Negotiations on the PSI are still on hold and the creditor committee expects the eurogroup meeting on Monday to finally firm up an agreement. Meanwhile, CACs have not been retrofitted on the existing Greek Law bonds as the Greek parliament was getting prepared to, but this threatening device remains on the table and in the absence of a deal with a high degree of participation is likely to be used.
 
BUT there are still good news for the European financial sector and this is probably dominating the entire picture. After the good trickling down effects of the LTRO, there are now firm evidence that regulatory forbearance is coming fast in at least two flavours. The first is loosening of the liquidity standards following a proposal by the EBA to accept high-grade Asset Backed securities in the category of liquid assets thereby sharply easing the future liquidity constraints of banks. The second is capital adequacy rules softening following a French and German proposal that is now in discussion. The basel III capital rules would be bent in at least 3 ways according to the proposal, slower enforcement (2018 instead of 2015), accommodation for SME lending and softer rules for the capital of banks that own insurance companies… All in all, the effects are not very clearly measurable but the political signal is clear, policymakers are now doing everything they can to prevent further deterioration of financial conditions created by the enforcement of new regulation.
 
Meanwhile, there are ongoing negotiations with respect to the January 30th European Council meetings. There are three important things on the agenda:
i.       On the fiscal compacts: Open Europe Blog has circulated a fourth version of the draft and some interesting comments. I will not add my own and would refer you to their page here.
ii.     The Financial Transaction Tax advocated by France has progressed and despite strong FDP opposition, Germany is endorsing a version of it that is the equivalent of the Stamp duty already in use in the UK (ie. tax on shares only). This could be the occasion of a joint European agreement but its scope is far narrower than initially envisioned by its advocates and therefore the fiscal impact likely to be limited.
iii.    There is a growing concern for Growth and although no one seems prepared to derail the fiscal compact compass, there could be a number of initiative to boost growth through SME lending (via the EIB?) and there are growing discussion about a dedicated growth fund. A six-point plan has been circulated to the presidency of the European Council. This could be the surprise of this summit.
 
Beyond these important considerations, I would like to focus on:
 
1.    After the Private, comes the Official Sector Restructuring
2.    Expanding the Collateral Pool and the ECB’s future LTRO
3.    Vienna Initiative 2.0

1.    After the Private, comes the Official Sector Restructuring

There has been a lot of discussion about the degree of private sector involvement required to make the Greek debt sustainable. There has been little attention given yet to a possible official sector restructuring.  This is somewhat taboo but we are in fact very close to it on many levels.

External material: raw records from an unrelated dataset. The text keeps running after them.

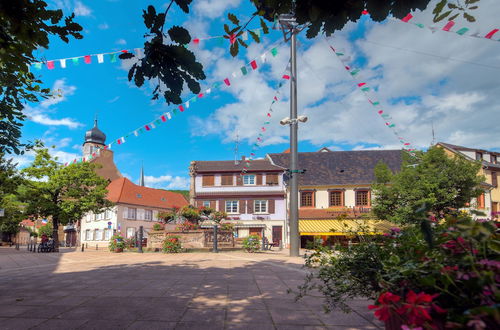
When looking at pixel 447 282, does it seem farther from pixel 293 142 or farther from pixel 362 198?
pixel 362 198

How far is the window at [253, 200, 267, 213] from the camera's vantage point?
3334 cm

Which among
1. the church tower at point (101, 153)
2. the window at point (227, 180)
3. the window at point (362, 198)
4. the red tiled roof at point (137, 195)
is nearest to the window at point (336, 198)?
the window at point (362, 198)

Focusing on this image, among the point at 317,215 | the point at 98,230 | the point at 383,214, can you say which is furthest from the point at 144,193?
the point at 383,214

It is pretty clear that the IMF is extremely reluctant to commit any new funds in a new Greek program (see the transcript of the December review conference call if in doubt). The Troika’s assessment is that Greek efforts are generally underwhelming which makes it difficult to agree to any additional financing from the official sector. In the current economic environment, Greece is unlikely to get the primary surplus it was planned to reach this year but it is even less likely to get additional official sector money to meet the shortfall.

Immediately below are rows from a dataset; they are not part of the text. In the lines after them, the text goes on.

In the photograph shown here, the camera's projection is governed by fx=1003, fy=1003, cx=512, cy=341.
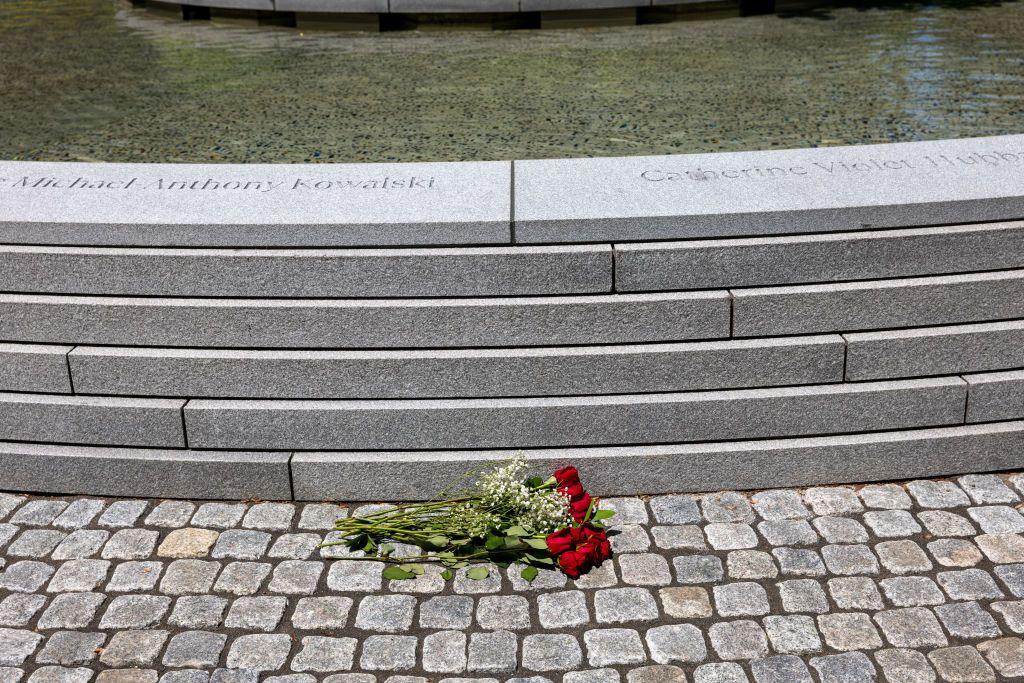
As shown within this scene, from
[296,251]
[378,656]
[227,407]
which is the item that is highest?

Even under the most ambitious private sector involvement haircut, it is quite likely that Greece will require a restructuring of its official sector support as well. Indeed, as early as 2013, Greece will have to start paying back the IMF and the EU/IMF some 2.7bn for the IMF and 3.4 for the bilateral loans alone. I do not think that Greece will have a sufficient primary surplus then (even after a generous PSI) to meet those payments in full.

  • I suspect the IMF will not have a second Stand By program that would increase its exposure to Greece but I believe it will announce in the first half of 2012 an Extended Fund Facility, which will effectively restructure the disbursement and repayment profile of the existing Stand By program while not increasing its overall resources at risk.

  • EU Bilateral loans and future EFSF support are also unlikely to be repaid under the current repayment schedule given how off track the program is. This ought to be a more difficult restructuring exercise. Member states could possibly opt for a Paris Club type of restructuring which would be politically very challenging and highlight the transfer nature of these loans. Or, a more likely and politically palatable option is likely to be an ever-greening of these claims by extending their repayment far into the future at low interest thereby hiding the fiscal transfers under long dated concessional lending.
  • The last official avenue for official sector restructuring is the involvement of the ECB. There is something intellectually traumatic for the ECB to agree on a haircut but it wouldn’t be the first time that the eurosystem faces losses that are then distributed to the member states (through lower dividend payments). The ECB would probably seek further protection by negotiating a compensation/recapitalization from the member states ex ante or transferring its Greek holdings onto the EFSF. But the reality is that the current framework already allows distributing the losses to member states and I therefore think that it is more politically challenging to shift the losses to the member states more visibly (via a transfer to the EFSF) than for the ECB to absorb and quietly distribute them. This episode will ask in very clear terms the questions of monetary vs. fiscal dominance.

2.    Expanding the Collateral Pool and the ECB’s future LTRO

Forecasts for the February LTRO are quite widespread around the mean but are still quite low on average (around 250bn euros the last time I checked). My personal forecast is that the February LTRO will be as large as the December one (around 500bn).

Moral suasion will drive it to a large degree (as did the December one) but the extent to which National Central Banks (NCBs) have broadened their eligible of collateral pool will be an important input. Indeed, the December 8th governing council decision essentially allowed NCBs to use some discretion to broaden their eligible collateral following guidelines of the ECB.

The important question will be that of industrial execution capacity. Some NCBs have stronger capacity to take individual claims in repo. The Banque De France has a very good capacity to do so because it was accepting individual claims in its repo operations before the introduction of the euro.

One can track the progress of each NCB in their efforts to broaden their respective eligible collateral pools by following this link on a day to day basis: http://www.ecb.int/paym/coll/assets/html/list.en.html

3.    Vienna Initiative 2.0

I have been a strong advocate of the Vienna Initiative v1.0 designed in late 2008 and early 2009. The relaunch of the initiative now against a similar backdrop of profound risks to cross border banking is perfectly justified but there are important drawbacks in today’s design which make me a bit less optimistic about its success.

I co-authored a working paper on the matter with Bartosz Pawlowski in 2010 and our assessment then was that the Vienna Initiative had been a clear success because it achieved three things: (i) it was a coordination device to address collective action problems, (ii) it provided symbolic but critical financing to help incentivize commitments by parent banks and (iii) last it created an ideal forum for financial sector coordination in the broader context of IMF programs.

Of these three mutually reinforcing pillars, there is only 1 in the Vienna Initiative v 2.0. There is no financing while the VI v1.0 committed some 25bn to the region that started to be disbursed fairly rapidly. And although external imbalances are smaller now than they were in 2008, there are no IMF program to provide a stronger policy and adjustment anchor. The risks to cross border banking appear therefore larger now than they were in 2008 and the effectiveness of the VI, because of its current design and because of a more limited engagement by other stakeholders could be more limited.